The harvesting of political opinions at scale: An unprecedented development in Sri Lanka?


A bizarre article published in today’s Daily Mirror
caught my attention – not for what it said about three leading presidential candidates, but the basis upon which the article came to its conclusions.

The article, penned by the Daily Mirror’s Editor, claims “an extensive popularity poll on all presidential candidates is being conducted by an international IT company who conducted a similar poll and predicted the victory of Narendra Modi at the just concluded Indian election”, and that the “Daily Mirror reliably learns that this company run by Indian Americans have been invited here by some organizations and have begun conducting their survey in Sri Lanka by studying the social media accounts of an estimated 9.3 million citizens”.

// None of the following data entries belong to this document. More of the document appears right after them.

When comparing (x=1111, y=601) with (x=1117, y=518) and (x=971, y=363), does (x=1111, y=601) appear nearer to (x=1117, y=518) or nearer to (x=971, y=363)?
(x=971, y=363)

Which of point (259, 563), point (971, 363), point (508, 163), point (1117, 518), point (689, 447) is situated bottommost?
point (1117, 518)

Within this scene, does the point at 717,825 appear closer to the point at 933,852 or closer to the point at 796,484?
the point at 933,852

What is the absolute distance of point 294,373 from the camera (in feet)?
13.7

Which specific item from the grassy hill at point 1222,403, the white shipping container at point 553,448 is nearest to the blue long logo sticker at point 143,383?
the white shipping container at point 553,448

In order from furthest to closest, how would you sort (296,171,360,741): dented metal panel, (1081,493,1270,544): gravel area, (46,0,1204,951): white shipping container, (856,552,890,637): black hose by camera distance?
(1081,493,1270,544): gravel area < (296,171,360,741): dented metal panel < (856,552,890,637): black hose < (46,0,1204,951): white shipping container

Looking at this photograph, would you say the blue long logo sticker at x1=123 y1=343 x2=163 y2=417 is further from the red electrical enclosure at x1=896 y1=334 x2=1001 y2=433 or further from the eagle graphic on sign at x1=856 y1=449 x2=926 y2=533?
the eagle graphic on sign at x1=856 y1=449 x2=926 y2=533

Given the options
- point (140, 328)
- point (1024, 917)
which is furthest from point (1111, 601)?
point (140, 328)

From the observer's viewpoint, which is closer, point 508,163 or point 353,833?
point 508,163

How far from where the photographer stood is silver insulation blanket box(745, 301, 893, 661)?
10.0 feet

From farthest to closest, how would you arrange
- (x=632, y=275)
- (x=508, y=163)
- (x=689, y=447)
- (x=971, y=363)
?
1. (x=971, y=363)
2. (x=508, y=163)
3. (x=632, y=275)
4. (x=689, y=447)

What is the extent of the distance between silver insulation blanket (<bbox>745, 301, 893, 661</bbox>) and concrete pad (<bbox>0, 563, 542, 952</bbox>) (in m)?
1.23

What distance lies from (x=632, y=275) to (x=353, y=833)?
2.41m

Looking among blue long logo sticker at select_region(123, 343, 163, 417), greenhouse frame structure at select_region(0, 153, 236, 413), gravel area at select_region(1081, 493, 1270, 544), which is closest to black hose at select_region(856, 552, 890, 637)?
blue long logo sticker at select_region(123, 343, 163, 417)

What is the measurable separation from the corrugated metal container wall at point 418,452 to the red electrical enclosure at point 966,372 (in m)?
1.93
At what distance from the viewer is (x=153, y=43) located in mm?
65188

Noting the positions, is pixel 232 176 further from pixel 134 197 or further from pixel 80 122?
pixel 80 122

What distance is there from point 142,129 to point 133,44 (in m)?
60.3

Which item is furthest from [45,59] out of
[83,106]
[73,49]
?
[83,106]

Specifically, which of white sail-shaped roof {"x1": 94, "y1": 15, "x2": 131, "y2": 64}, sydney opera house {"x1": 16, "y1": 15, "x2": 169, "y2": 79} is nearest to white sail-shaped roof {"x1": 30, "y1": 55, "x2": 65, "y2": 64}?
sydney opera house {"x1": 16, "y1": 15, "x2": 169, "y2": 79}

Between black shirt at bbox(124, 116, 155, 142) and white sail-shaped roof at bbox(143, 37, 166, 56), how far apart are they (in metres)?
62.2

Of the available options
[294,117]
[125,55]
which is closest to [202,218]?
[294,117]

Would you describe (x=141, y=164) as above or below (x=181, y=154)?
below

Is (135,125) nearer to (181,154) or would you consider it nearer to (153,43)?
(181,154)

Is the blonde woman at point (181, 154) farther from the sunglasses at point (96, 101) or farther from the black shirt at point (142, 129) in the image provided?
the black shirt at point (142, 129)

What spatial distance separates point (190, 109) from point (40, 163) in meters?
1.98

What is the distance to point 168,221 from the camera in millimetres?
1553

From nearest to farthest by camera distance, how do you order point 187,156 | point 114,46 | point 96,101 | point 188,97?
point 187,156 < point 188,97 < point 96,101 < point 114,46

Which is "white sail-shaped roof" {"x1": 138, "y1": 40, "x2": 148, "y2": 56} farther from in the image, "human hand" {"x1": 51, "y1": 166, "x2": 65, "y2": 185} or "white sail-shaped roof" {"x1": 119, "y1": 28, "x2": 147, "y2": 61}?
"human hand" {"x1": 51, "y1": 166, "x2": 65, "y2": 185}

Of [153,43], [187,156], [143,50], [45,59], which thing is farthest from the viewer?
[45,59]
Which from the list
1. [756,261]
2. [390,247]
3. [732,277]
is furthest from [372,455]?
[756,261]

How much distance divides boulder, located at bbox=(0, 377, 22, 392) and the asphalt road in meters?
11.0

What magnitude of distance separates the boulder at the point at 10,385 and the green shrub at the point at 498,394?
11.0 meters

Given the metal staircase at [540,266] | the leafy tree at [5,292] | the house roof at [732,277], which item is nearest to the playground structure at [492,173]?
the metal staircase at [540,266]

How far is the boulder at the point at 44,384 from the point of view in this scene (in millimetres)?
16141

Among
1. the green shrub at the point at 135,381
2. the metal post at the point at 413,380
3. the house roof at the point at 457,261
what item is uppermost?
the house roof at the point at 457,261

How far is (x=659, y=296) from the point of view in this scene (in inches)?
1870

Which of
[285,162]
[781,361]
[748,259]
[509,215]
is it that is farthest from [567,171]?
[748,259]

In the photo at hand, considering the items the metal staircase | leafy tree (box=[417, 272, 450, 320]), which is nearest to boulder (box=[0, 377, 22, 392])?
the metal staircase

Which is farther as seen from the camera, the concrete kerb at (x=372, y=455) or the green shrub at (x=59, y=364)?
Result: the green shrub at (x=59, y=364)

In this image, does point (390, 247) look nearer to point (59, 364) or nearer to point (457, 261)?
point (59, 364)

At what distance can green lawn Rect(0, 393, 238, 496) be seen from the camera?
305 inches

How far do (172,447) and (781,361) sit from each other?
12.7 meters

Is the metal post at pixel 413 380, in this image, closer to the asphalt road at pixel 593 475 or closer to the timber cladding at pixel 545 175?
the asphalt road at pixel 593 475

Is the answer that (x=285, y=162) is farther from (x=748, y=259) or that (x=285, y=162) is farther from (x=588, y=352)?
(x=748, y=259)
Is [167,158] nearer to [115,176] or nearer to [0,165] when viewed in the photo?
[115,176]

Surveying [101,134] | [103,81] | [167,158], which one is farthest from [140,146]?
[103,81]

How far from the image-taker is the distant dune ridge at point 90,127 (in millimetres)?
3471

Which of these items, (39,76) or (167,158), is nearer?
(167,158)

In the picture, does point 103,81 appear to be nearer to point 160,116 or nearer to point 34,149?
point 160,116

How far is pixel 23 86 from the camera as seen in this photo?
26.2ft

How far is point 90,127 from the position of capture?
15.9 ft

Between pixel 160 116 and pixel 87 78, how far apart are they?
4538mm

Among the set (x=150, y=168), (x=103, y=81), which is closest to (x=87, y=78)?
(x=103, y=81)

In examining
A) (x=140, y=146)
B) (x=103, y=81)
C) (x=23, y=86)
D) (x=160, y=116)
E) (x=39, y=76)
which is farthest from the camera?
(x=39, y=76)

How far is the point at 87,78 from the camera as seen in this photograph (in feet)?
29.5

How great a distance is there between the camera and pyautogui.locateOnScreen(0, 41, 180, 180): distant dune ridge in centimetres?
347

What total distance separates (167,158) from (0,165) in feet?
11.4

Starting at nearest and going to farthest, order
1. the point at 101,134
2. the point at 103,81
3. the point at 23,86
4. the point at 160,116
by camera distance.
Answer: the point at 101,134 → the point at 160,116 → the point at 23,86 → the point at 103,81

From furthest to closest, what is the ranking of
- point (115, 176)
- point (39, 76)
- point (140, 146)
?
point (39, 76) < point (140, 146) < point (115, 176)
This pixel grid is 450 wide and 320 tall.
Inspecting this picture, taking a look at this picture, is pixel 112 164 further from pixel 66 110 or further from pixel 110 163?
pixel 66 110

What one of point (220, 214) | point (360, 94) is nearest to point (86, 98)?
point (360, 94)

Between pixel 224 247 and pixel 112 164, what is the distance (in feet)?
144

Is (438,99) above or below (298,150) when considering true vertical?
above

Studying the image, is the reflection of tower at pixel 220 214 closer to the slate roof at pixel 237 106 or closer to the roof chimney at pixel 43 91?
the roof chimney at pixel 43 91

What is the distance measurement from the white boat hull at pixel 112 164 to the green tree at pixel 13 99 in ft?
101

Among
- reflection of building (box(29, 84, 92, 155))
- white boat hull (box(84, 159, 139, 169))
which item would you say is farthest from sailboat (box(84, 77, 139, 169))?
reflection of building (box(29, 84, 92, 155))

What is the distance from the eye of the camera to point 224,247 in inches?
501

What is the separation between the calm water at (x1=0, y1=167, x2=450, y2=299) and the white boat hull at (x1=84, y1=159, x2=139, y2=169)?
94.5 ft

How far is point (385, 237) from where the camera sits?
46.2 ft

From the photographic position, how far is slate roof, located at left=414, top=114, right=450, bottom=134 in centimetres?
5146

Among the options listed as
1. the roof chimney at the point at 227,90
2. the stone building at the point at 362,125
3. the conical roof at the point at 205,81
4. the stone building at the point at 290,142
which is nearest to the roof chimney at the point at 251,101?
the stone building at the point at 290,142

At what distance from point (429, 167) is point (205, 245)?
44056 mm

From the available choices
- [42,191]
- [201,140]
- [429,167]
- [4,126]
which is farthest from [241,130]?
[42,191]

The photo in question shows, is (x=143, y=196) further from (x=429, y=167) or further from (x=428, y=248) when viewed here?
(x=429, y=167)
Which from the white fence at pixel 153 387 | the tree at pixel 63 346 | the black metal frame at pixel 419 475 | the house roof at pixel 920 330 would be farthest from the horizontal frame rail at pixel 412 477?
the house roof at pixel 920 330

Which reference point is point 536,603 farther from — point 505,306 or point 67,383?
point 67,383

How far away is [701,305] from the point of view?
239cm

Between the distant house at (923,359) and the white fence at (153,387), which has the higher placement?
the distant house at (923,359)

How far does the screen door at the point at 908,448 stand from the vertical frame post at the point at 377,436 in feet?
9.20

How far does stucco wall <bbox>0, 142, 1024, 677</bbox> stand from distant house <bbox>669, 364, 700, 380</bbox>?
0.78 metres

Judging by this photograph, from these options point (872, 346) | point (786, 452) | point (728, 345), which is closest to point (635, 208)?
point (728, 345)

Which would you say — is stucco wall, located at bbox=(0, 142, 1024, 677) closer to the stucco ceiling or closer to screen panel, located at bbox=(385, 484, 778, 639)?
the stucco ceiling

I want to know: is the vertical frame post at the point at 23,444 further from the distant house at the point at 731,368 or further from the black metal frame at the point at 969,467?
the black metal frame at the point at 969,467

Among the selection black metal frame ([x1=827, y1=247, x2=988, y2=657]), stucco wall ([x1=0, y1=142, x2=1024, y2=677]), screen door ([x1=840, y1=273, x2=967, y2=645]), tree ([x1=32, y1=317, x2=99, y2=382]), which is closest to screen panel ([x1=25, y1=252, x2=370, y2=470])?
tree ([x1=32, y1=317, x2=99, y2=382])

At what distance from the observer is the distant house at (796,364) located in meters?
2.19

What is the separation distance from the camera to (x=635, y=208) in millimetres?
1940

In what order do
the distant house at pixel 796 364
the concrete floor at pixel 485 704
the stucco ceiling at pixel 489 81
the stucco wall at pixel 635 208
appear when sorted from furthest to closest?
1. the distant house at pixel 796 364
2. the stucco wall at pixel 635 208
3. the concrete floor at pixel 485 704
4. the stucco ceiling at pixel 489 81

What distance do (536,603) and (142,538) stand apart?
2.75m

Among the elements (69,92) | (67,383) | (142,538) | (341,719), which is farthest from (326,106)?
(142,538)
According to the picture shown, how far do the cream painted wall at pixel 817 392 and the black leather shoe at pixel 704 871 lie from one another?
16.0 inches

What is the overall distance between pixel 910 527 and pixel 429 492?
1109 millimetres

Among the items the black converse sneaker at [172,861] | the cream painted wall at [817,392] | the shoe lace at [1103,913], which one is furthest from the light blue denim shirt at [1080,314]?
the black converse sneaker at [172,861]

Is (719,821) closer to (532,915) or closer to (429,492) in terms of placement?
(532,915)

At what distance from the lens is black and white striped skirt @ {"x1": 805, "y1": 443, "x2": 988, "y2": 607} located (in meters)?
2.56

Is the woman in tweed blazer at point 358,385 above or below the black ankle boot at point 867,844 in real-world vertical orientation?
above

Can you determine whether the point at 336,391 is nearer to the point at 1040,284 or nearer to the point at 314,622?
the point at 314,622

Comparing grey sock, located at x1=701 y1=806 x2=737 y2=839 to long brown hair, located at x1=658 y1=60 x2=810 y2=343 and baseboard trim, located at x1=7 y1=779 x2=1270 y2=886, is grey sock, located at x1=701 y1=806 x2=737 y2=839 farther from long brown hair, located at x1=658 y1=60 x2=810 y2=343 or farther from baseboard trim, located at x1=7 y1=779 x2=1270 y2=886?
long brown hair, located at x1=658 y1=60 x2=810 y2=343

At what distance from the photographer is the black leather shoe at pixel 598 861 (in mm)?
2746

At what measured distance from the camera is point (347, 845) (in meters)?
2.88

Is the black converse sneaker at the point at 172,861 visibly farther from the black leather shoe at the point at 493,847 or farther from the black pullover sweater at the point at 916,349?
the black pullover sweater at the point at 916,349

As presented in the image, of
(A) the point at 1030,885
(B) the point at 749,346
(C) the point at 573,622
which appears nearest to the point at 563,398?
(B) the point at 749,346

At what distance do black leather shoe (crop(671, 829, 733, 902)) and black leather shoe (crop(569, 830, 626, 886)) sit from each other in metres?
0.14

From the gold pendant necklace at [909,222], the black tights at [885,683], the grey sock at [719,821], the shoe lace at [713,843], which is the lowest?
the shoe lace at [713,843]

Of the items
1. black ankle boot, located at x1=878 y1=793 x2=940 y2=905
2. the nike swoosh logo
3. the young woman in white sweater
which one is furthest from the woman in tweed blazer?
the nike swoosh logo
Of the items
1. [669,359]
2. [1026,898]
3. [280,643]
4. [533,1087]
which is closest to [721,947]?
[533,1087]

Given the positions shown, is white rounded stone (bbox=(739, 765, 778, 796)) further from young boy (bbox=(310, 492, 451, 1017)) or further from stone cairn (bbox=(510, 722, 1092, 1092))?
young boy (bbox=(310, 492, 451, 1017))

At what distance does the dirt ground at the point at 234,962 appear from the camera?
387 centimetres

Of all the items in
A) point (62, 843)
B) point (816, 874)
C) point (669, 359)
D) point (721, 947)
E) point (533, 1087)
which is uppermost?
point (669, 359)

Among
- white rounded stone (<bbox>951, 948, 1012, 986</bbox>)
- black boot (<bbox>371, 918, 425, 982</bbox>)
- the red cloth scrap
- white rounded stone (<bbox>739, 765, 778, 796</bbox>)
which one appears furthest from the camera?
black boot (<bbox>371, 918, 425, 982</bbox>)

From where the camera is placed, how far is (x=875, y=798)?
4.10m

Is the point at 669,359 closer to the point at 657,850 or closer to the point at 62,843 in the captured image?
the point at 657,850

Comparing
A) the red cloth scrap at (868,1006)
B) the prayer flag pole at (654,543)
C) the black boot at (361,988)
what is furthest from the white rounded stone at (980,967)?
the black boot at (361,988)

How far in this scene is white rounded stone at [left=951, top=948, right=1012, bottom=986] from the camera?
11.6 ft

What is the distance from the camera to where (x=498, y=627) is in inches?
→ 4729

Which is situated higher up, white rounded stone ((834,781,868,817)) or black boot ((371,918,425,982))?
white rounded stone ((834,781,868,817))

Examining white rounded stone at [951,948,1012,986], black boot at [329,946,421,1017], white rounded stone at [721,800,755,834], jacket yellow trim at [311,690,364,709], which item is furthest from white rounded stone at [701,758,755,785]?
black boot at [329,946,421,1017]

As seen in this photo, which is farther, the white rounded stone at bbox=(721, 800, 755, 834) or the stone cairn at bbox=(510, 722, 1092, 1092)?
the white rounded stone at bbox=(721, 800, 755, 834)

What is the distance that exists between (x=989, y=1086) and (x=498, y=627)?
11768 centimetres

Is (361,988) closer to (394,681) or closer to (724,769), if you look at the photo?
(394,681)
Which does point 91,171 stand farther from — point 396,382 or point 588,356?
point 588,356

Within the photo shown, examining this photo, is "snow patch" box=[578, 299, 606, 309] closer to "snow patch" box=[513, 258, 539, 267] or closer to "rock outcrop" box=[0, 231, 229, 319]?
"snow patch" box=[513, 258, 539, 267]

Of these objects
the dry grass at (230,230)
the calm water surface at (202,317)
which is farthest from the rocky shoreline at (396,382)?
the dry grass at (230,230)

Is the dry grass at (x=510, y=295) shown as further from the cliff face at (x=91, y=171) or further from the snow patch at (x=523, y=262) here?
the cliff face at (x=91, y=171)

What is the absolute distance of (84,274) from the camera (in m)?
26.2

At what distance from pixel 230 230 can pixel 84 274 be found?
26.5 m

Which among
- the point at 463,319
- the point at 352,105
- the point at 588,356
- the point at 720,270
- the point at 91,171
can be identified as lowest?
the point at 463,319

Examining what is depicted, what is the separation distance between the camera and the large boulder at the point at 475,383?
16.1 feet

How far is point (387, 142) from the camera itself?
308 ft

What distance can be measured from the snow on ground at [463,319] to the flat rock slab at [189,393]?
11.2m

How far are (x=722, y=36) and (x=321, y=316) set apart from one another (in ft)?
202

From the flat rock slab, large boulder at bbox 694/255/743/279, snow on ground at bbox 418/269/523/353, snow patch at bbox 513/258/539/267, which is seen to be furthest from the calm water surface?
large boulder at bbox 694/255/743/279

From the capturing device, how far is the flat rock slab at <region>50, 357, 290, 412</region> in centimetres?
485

Neither is the company nor those who invited it to Sri Lanka named in the article.

This data is being ostensibly used to to provide predictive political analysis, and “updates to the relevant authorities”. Who these ‘relevant authorities’ in Sri Lanka are is also not mentioned in the article.

The article goes on to note “The predictions have been made by studying the trends on X, formerly known as Twitter, Facebook and Instagram and also by studying the public comments.”

Methodology?

There are fundamental concerns, and questions around all this that the Daily Mirror does not, for whatever reason, ask.

How are 9.3 million social media accounts belonging to citizens studied? What is the basis of selection? How does a foreign company establish accurate interpretation, and meaning around a very complicated question (to ascertain undecided voters) based on content in Sinhala, and Tamil? What language competencies, and political awareness do staff have? Who trained them?

9.3 million accounts would result in exponentially more commentary, and content added on a daily basis – rendering this an exercise well beyond any human-led categorisation, and study. This means machine learning must be involved. That in turn raises the question as to how ML models were trained on local language content to determine if a Sri Lankan voter is undecided – which is a non-trivial problem that would challenge the biggest social media companies in the world.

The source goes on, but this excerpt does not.